At each event there will be a display of previously found beachcombing treasures, a mini shingle beach with clues to find the hidden treasures, and a giant beachcombing board game.

“People say they prefer sandy beaches, but then come on a beachcomb and see just how much you can find on a shingle beach,” said Ms Osborne. “This means they appreciate them more and, in turn, means they will look after them. Sadly, as well as the natural treasures we also find beach litter, mainly plastic. It doesn’t just ‘wash up from the sea’ – almost half of it is there because we, the public, have put it there.”

Ms Osborne has a lifelong love of the marine environment that was kindled when she spent part of her childhood roaming the coast of the north-east Atlantic in the United States.

Well acquainted with Suffolk shores, she has worked as the ranger on the Landguard Local Nature Reserve at the southern tip of the county and was most recently the project officer for Touching the Tide - the three-year Heritage Lottery Funded Landscape Partnership Scheme that engaged individuals and communities with all things pertaining to the county’s changing coast.

During her time with Touching the Tide, Ms Osborne said she had a “lightbulb moment”.

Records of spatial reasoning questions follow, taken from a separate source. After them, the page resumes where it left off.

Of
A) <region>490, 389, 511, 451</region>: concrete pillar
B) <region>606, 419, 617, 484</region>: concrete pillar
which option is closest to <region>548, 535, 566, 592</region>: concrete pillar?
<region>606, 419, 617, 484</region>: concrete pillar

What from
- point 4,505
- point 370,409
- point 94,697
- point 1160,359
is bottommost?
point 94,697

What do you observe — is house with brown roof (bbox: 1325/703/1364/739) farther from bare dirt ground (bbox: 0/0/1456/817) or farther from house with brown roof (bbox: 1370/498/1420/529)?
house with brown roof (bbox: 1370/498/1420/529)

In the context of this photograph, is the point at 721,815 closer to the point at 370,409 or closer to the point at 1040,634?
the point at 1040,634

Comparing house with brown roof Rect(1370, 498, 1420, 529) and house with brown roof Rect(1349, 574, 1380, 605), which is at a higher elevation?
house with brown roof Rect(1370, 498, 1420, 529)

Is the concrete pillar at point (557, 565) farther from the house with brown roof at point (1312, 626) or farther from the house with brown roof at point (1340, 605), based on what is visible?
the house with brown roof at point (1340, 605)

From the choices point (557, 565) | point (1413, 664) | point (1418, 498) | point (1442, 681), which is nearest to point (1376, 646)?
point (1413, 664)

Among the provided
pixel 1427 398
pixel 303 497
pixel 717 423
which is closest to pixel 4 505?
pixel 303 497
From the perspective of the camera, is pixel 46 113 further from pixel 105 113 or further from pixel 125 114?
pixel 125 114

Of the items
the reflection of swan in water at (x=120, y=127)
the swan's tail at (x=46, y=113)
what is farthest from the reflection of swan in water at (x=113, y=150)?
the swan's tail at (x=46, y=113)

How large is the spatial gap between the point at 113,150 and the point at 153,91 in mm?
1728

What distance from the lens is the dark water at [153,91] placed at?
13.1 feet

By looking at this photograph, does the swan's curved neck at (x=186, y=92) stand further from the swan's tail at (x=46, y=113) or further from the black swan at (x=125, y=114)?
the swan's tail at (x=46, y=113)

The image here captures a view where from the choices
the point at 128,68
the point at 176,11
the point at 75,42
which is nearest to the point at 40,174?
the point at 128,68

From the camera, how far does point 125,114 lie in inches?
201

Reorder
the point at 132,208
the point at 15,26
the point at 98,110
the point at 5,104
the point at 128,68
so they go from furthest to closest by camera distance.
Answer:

“I thought to myself ‘why are we not taking people out onto the beaches and showing them all the brilliant natural things that a Suffolk beach has?’ So we started doing just that and it was really worthwhile and enjoyable, and it was always really popular.

“As Touching the Tide was coming to an end I had to think what I was going to do next, at least in the short term, and I thought that here was something that could really work.

“Beachcombing is so endlessly fascinating. After every high tide, a walk along a strandline will show you all sorts of things of interest, both man-made and natural. No-one starts a beachcomb knowing what they’ll find and no-one finishes a beachcomb disappointed. And no-one does it without wanting to do it all over again as soon as they can.

“Every beach treasure we find tells a story - whether it’s egg cases of creatures we never see, glass frosted by the waves, driftwood eaten by insatiable worms or sharks’ teeth and fossils that are millions of years old. Although we have a lot of shingle in Suffolk, this is a rare and fragile habitat that’s full of specially adapted plants and wildlife as well as the evidence of the lives of our sea creatures. Beachcombing helps people to appreciate that and treasure our beaches.”

About half of Beach Bonkers’ 2017 events are supported by three grants - from the Suffolk Secrets AONB fund, the Galloper Wind Farm Fund and an Enabling Communities grant from Felixstowe councillor Tracey Green.